### WHAT IS BEING ASKED
From the email thread about bibtex support, reproduce the passage between "python3 bib2forester.py -D" and "other forester users.", inclusive.

### SOURCE EXCERPT
· · · ·

The selection of bibtex that talaria-bibtex supports is arbitrary,
small, and indicated by inscrutable errors so I suggest to not accept
this patch.
I may just inline the source of talaria-bibtex into the forester source
and then edit it heavily.
-Owen
> The selection of bibtex that talaria-bibtex supports is arbitrary,
> small, and indicated by inscrutable errors so I suggest to not accept
> this patch.
>
> I may just inline the source of talaria-bibtex into the forester source
> and then edit it heavily.
>
> -Owen
I have gone an alternative route and written a python script which works
quite well: https://github.com/olynch/bib2forester.
This python script also supports pulling directly from a doi, e.g.
python3 bib2forester.py -D XXX/XXXX trees/bib
will pull the bibtex from doi.org for XXX/XXXX and then export a tree
trees/bib using that bibtex. I hope that this script will be useful to
other forester users.
-Owen
On 30 Dec 2024, at 23:44, Owen Lynch wrote:
>> The selection of bibtex that talaria-bibtex supports is arbitrary,
>> small, and indicated by inscrutable errors so I suggest to not accept
>> this patch.

· · · ·

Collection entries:
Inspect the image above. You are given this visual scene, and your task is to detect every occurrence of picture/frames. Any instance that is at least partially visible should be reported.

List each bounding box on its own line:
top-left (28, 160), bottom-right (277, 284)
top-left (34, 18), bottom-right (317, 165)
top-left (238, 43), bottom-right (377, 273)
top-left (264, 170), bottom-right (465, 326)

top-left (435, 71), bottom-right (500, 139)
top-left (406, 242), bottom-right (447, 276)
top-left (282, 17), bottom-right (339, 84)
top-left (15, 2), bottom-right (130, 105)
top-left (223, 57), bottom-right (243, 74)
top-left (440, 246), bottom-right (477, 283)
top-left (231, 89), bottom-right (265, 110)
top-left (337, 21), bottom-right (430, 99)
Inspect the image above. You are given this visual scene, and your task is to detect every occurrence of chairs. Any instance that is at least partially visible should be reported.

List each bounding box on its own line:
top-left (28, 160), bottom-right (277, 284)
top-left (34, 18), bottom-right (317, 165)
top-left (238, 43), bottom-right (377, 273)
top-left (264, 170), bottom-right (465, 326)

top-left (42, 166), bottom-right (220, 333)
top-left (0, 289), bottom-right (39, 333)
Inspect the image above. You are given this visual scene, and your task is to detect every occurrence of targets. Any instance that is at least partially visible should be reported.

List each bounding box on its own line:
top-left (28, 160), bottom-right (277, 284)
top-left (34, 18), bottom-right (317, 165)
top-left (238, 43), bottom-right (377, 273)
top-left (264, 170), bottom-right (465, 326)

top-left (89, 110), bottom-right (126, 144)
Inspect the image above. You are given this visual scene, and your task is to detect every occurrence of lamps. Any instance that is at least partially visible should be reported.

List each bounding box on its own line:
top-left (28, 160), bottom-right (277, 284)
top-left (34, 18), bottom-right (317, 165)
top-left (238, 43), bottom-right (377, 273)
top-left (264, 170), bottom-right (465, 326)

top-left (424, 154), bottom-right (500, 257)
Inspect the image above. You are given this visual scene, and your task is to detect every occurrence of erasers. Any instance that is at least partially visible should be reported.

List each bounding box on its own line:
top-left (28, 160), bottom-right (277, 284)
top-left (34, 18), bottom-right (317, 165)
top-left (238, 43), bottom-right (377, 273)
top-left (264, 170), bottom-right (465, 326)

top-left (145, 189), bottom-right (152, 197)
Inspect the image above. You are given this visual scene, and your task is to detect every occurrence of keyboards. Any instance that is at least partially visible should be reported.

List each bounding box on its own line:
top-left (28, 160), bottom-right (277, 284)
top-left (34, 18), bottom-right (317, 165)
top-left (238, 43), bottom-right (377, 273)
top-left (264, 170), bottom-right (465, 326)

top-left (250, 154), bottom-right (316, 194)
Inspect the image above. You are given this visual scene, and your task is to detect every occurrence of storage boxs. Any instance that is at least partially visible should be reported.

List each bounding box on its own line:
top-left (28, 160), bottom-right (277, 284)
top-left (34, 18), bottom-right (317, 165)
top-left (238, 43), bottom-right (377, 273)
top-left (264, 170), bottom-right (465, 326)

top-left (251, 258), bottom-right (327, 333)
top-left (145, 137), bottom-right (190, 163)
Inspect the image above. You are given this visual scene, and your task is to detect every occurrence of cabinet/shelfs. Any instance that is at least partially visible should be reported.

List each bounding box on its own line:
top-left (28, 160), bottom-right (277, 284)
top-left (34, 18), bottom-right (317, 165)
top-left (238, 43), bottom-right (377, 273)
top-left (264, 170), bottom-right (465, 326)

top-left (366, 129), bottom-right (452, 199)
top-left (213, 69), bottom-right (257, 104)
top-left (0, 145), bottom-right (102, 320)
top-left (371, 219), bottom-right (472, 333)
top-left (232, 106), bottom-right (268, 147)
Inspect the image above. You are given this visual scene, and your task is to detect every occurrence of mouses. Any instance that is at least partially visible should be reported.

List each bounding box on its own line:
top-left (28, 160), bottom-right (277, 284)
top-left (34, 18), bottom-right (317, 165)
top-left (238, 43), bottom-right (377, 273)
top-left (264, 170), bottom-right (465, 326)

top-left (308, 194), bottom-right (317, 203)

· · · ·

### RESULT FOR THIS TASK
python3 bib2forester.py -D XXX/XXXX trees/bib
will pull the bibtex from doi.org for XXX/XXXX and then export a tree
trees/bib using that bibtex. I hope that this script will be useful to
other forester users.